In an example, the electronic device 110 may receive the key text graph from the key text graph generation device 120 and/or the management device 130 and may obtain an image through a camera. The electronic device 110 may detect pieces of text (e.g., pieces of key text) from the obtained image and may determine vanishing points (e.g., vanishing points corresponding to vanishing directional vectors to be described in greater detail below). The electronic device 110 may estimate an orientation (or a direction) of the image (or the camera) based on the key text graph, the vanishing points, and the detected pieces of text. The electronic device 110 may estimate (i.e., calculate or determine) a 3D orientation of the image by associating the determined vanishing points and the detected pieces of text with the key text graph.
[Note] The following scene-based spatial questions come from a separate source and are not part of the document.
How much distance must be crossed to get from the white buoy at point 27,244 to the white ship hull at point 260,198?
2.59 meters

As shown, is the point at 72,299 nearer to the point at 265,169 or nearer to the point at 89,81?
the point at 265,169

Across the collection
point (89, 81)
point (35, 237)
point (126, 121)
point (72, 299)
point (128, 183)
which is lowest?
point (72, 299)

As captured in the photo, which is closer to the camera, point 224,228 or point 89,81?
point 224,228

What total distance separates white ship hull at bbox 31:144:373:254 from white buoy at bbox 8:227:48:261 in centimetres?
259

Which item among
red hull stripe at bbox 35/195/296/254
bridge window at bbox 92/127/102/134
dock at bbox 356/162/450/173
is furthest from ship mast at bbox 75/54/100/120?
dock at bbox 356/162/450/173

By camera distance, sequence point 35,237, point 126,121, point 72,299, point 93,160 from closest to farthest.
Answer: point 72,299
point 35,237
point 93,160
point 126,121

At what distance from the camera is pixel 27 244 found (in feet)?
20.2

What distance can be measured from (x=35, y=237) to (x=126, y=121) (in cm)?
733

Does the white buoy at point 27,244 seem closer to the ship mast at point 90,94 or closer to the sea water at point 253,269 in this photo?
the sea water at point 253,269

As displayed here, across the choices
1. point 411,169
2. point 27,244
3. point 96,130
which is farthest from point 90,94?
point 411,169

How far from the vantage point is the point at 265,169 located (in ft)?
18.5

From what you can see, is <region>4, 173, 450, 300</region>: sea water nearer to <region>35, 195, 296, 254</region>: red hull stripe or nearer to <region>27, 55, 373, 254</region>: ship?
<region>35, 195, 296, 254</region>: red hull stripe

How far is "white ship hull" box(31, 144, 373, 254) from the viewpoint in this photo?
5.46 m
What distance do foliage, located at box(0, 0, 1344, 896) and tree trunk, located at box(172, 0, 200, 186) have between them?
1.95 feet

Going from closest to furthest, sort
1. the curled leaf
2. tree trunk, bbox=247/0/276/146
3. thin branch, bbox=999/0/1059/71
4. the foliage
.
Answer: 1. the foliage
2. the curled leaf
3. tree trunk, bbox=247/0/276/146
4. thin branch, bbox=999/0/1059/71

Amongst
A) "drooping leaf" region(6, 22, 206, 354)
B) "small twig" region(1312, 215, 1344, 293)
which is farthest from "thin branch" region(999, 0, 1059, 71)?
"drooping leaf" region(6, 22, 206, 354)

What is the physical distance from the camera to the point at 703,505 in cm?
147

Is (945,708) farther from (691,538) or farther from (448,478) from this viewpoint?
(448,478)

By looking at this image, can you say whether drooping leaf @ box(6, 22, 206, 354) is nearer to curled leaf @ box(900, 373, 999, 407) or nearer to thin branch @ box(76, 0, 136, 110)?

The electronic device 110 may estimate or calculate the 3D orientation of the image using the key text graph and the image obtained through the camera when the electronic device 110 is in a place (e.g., an indoor parking lot, etc.) where global positioning system (GPS) information is not available. Accordingly, the electronic device 110 may perform further improved visual localization.

A method of generating a key text graph is described in greater detail below with reference to FIGS. 2 to 4, and a method of estimating a 3D orientation of a given image by the electronic device 110 is described in greater detail below with reference to FIGS. 5 to 10B.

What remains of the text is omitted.